This proposal aims to analyze the embodied practices as activist practices by considering the articulation of LGTB (Lesbian, Gay, Transsexual and Bisexual) claims with wider political contexts, with the strategies for the visibilization of LGTB claims and with the use of bodies as political instruments in the Spanish context and particularly in Madrid LGTB State Demonstration (labelled by MTV as the best LGTB event in the world and the biggest event in Europe with more than a million participants). The terrain of gender and sex dissidence is a fertile context for the analysis of the vehiculation of meaning and claim through bodies, as gender and sex experiences are profoundly embodied.

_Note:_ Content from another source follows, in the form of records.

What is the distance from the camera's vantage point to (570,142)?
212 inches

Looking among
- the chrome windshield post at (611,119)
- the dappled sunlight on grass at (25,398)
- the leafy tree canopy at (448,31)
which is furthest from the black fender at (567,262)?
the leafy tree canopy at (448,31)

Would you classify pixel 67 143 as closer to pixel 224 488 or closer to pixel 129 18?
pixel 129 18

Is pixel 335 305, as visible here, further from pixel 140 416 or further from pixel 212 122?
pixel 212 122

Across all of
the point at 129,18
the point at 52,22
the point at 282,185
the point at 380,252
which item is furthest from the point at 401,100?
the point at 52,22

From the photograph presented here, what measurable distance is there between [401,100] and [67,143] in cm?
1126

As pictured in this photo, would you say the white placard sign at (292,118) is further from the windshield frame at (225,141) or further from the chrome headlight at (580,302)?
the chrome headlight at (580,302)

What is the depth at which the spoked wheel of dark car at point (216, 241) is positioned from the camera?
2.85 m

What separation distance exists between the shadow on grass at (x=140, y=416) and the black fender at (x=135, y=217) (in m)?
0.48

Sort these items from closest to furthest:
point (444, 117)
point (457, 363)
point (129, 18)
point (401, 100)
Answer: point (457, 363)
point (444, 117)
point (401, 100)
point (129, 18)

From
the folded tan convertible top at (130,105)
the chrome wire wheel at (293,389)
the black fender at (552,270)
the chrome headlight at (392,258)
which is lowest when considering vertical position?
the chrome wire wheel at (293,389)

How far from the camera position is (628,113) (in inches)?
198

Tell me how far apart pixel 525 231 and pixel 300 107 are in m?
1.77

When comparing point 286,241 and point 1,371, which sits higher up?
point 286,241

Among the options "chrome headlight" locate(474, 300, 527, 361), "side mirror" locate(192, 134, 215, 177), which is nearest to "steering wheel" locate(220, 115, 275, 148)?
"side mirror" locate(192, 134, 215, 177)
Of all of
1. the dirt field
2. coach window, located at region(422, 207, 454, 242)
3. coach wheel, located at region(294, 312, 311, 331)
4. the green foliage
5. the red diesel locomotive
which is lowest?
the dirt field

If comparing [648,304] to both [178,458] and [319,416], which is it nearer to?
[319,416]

Scheper-Hughes and Lock’s political bodies, Scribano’s social bodies and Bourdieu’s, Foucault’s and Butler’s analysis on social control and embodied practices will be strong theoretical inspirations for this proposal that is based in an intensive ethnographic fieldwork initiated in 2006 (and intensified after 2008).
The changes in the itinerary of the marches (visibility), the changes in participation, and embodied practices such as the use of masks, t-shirts, banners, flags, slogans, and music, will be considered in relation to public protest.

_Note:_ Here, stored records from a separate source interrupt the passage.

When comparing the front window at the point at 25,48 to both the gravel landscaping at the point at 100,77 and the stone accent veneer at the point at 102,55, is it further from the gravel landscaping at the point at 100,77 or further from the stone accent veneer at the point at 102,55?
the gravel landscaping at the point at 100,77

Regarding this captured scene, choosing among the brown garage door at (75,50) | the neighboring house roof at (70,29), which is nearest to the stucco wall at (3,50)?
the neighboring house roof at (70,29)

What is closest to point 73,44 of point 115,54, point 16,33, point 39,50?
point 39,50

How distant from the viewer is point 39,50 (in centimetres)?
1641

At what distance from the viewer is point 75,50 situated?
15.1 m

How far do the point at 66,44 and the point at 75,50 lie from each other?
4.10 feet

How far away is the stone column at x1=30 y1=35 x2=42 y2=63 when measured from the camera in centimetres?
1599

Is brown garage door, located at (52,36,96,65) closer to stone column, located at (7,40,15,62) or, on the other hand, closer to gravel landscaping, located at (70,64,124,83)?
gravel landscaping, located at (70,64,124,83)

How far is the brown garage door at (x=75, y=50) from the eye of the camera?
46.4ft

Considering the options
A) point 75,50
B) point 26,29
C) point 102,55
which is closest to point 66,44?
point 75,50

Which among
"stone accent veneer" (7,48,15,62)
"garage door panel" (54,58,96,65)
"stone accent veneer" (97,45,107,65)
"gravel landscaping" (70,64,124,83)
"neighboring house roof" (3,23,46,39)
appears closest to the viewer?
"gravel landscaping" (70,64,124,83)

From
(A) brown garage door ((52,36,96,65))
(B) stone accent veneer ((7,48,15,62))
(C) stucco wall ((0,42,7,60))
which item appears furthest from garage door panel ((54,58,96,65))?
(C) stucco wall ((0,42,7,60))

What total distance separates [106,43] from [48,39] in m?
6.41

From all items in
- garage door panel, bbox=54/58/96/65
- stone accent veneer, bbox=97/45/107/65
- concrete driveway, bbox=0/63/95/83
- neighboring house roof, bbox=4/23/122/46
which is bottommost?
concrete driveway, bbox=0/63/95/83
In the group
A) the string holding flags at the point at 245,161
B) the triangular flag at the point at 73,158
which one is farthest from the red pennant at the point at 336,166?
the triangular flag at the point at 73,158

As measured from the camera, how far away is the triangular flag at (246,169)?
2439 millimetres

The intersections between gendered presentations, vindication and fiesta, and political and sexual claims will serve to analyze the different strategies of embodiment displayed in Madrid and to compare them to the embodied expressions in other Spanish cities (Barcelona in particular). The presence and absence of particular bodies in the demonstrations (politicians and trade unionists’ support through presence/absence) will be also taken into account.